I’m not sure at what point the new translated version of the site is considered complete enough that it can go live? And I can’t imagine what’s involved in updating all translated sites every time a PR is merged in the english version.

I tend to agree

Did a quick test this morning, it looks promising.
Could probably be usefull with video subtitles as well.

I’m not talking about running the docs through a translation service and then putting them up online, they would still be reviewed by human translators. The automatic translation step is for the translator. The average translator produces somewhere between 400 and 600 finished words per hour.

The entirety of the Redwood docs is about 53,000 words right now so if the models throw out gibberish 50% of the time you’d still save that person 53 hours of work. People argue about the accuracy numbers but like I said it varies language to language.

1 Like

Some more details on https://gitlocalize.com/

general workflow :
Each project has a team in which you have 3 roles available :

  • Admin
  • Moderator
  • Translator

A translator has access to a convenient user interface (a kind of git diff) to translate a particular file. Not all file formats are supported, markdown is, all along with JSON, HTML, YAML.

After translating a file, partially or totally, a translator can issue a “review request”. While there is at least one ongoing “review request”, the file is not editable anymore by other translators.

Then, a moderator review the request. He can start a discussion by adding comments and/or close the request review. Once a page is fully translated, a moderator has the possibility to issue a PR on the repository with the translated files. Apparently, it’s not possible to issue a PR on a file that is partially translated.
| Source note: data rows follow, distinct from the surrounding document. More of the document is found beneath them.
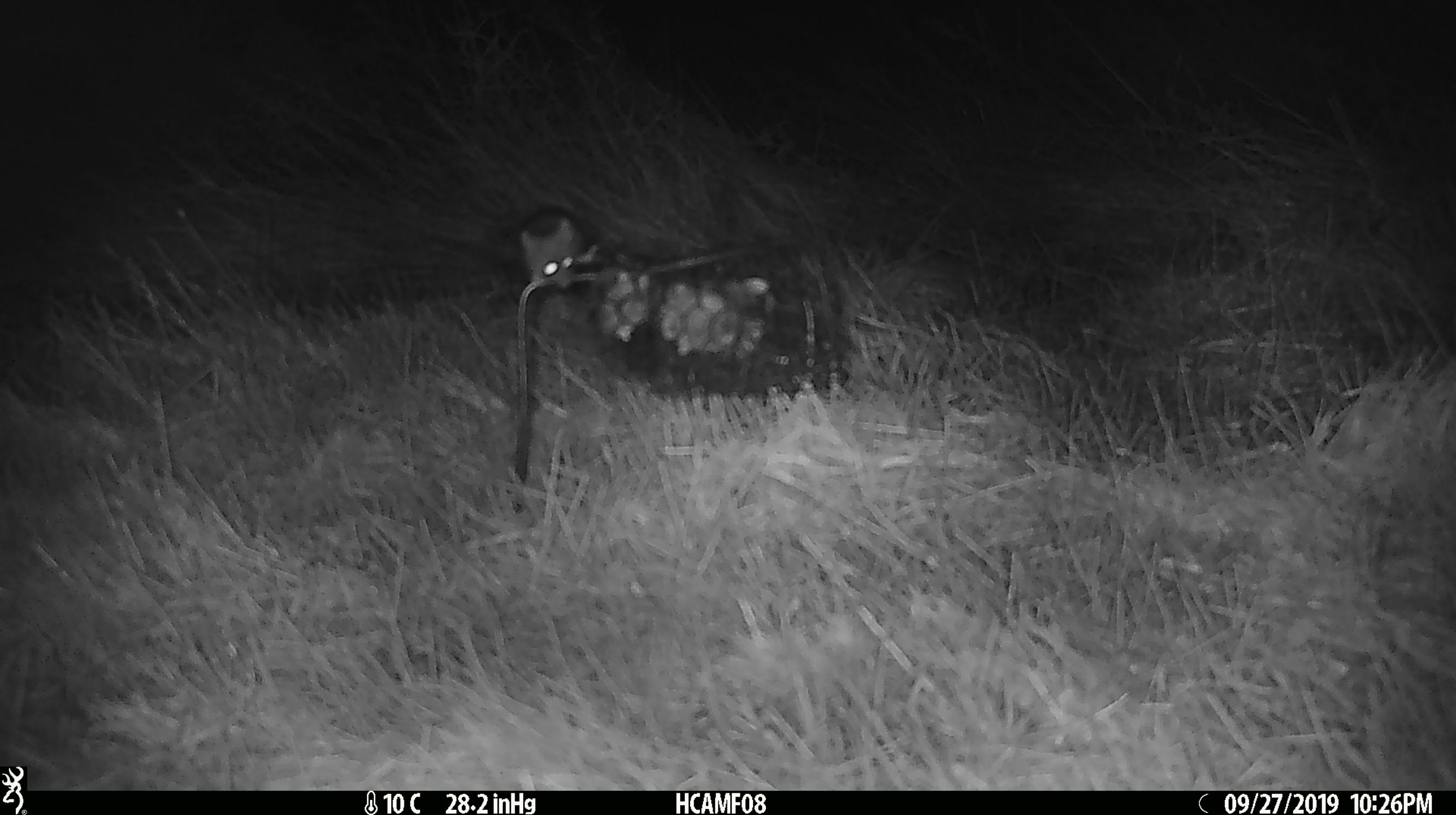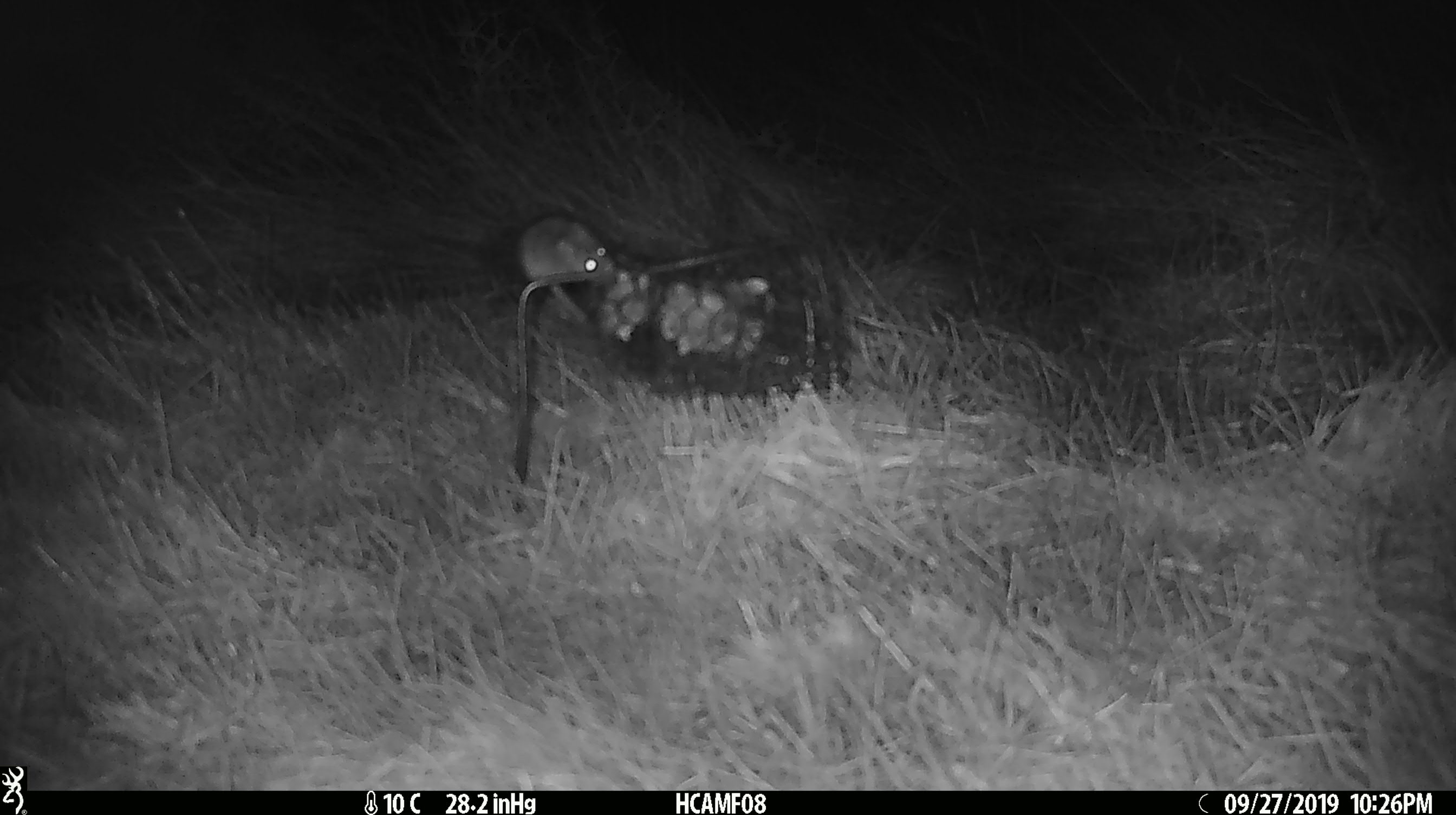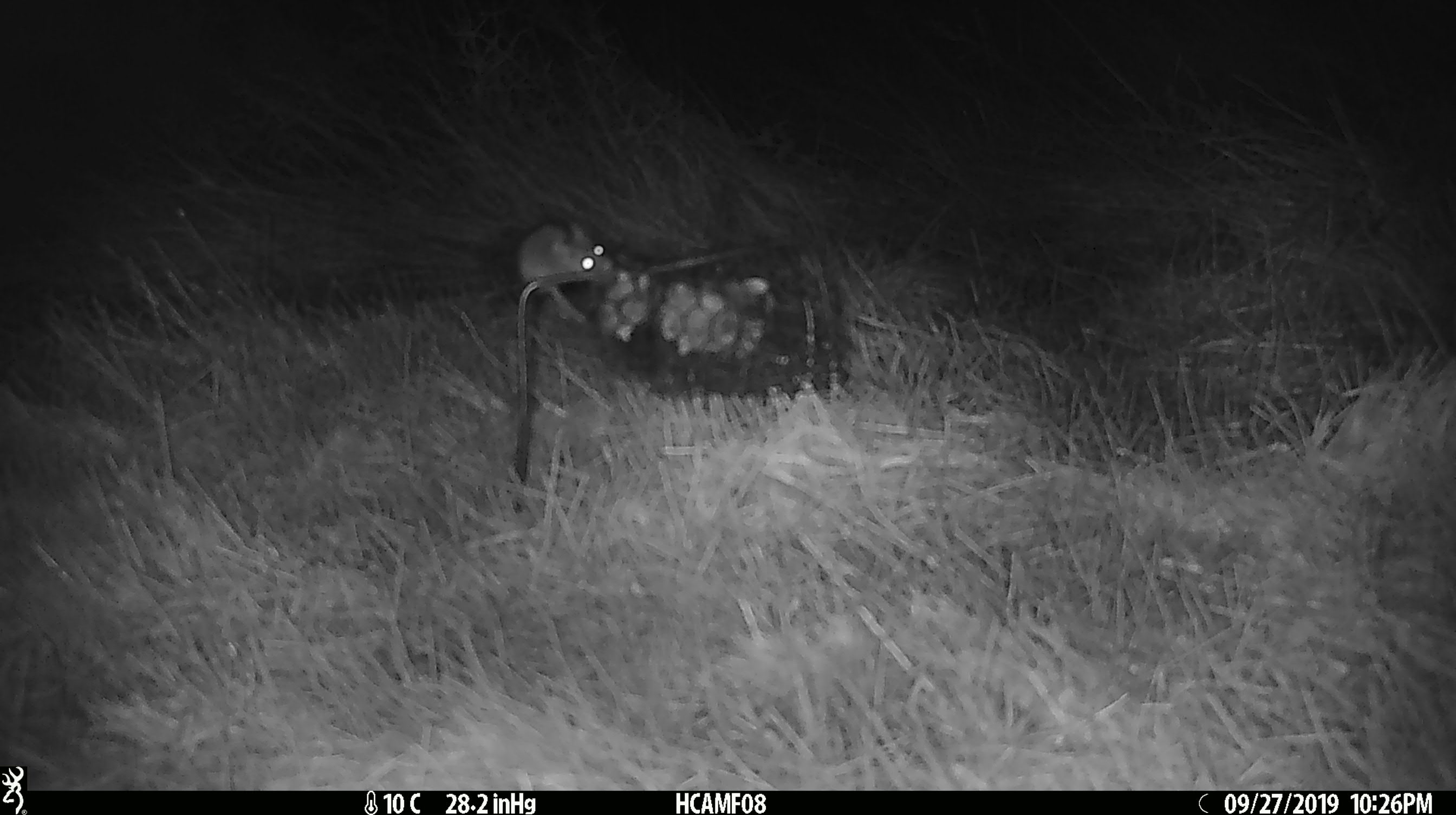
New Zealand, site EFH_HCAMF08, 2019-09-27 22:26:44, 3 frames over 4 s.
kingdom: Animalia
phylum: Chordata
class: Mammalia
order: Rodentia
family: Muridae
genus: Mus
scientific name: Mus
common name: mouse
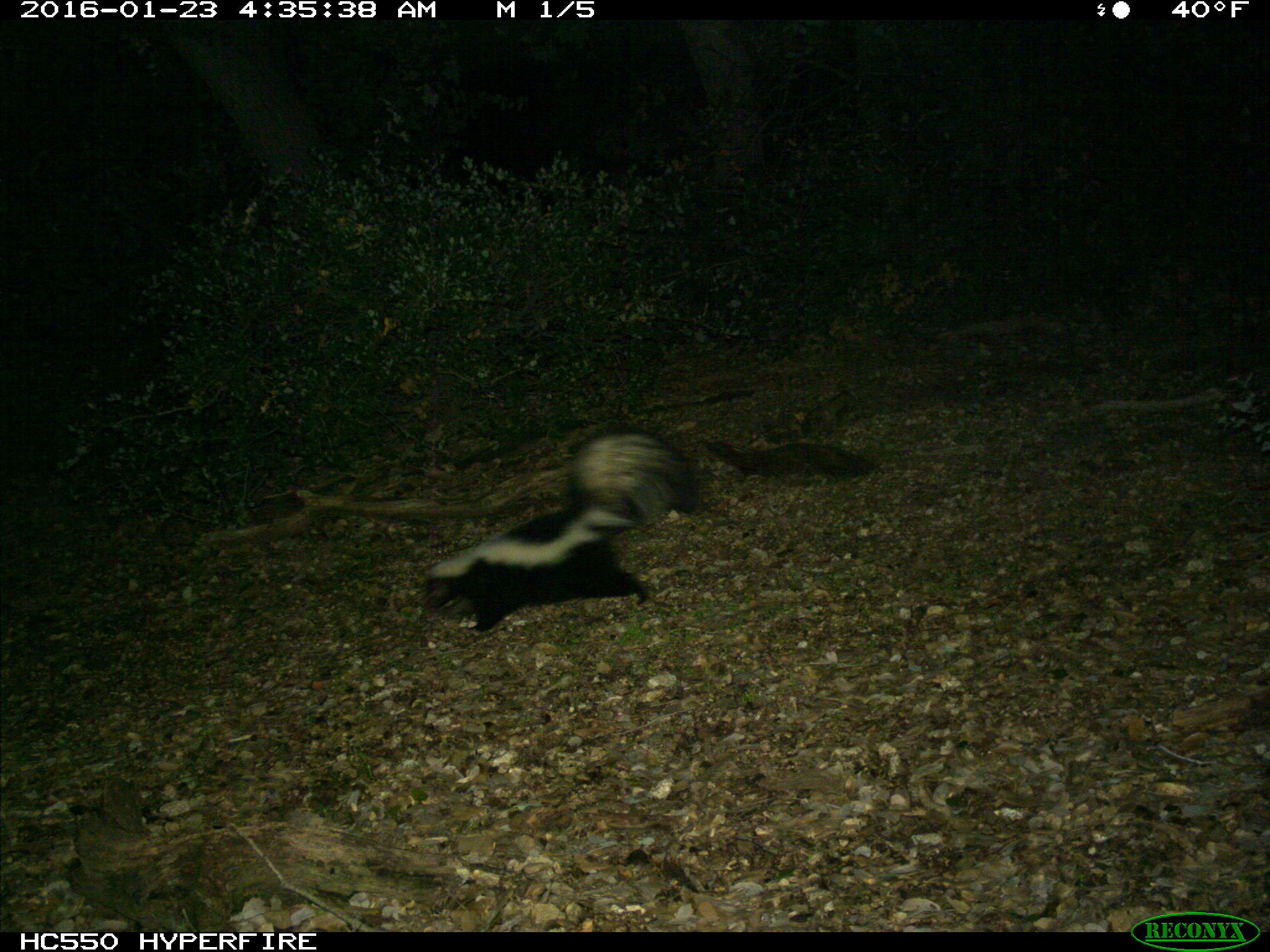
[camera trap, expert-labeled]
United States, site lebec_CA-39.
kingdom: Animalia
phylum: Chordata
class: Mammalia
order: Carnivora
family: Mephitidae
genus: Mephitis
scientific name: Mephitis mephitis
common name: striped skunk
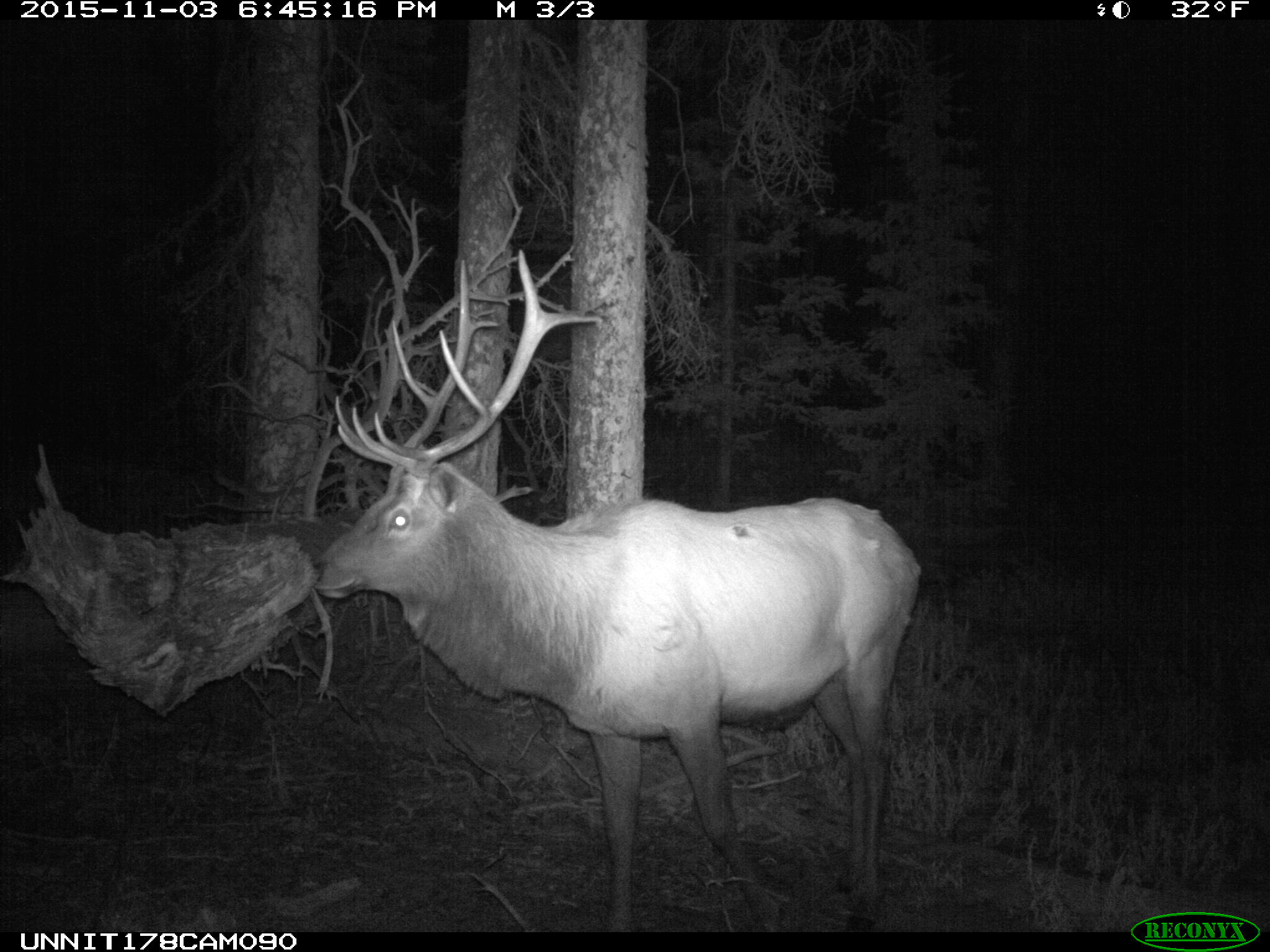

Finally, repository owner can deal with the pull request as usual.

Key points :

  • Nice UX for translators, virtually no entry barrier to start contributing. Only a github account is mandatory.

  • Process fully integrated to our usual GIT workflow. Relies on pull Request and support branching. This means we can start to translate the “twotorial” right now, not waiting for it to be merged on “main” branch.

  • No need to replicate entirely the whole website for each language (as it is the case in the React solution with subdomains). We just set where are living the translated files in the repository (like /translations/fr/). Only the translated files are kept in this directory.

  • Easy to monitor translation completion (+ badges)

  • Adhoc machine translator assistant is provided with a simple button. As underlined by @ajcwebdev It helps to speed-up the work for translators. Looked pretty accurate with French, still need a human touch to fully convey a fun-tone language.

Did not spot any advantage for a person to be officially granted the translator role, a part being listed on the team. Maybe there is a setting somewhere to prevent an “unofficial” translator to be able to issue a review request.

France is #31 while Italy is #36, seems accurate :smile:

China being #40, a Chinese translation would be nice for sure.
I remember, at our very first meeting, someone offered to help with Chinese translations.

Here’s an abridged version of Gatsby’s contributing guide for translation.

The general process

Each translation has its own repository in the organization on GitHub, with designated codeowners to review and approve changes. Each repo will include all pages needing translations (with some prioritized over others), and a bot to notify of changes in the main repo to keep everything up-to-date.

Creating a new translation

See Starting a new language to start up a new translation repository.

Contributing translations

See the translation contributor guide for information on how to contribute translations in your language.

Maintainers

Each translation repo will have at least two maintainers and codeowners that are responsible for the upkeep of the repo. See the Translation Maintainer Guide for information on the responsibilities of translation maintainers.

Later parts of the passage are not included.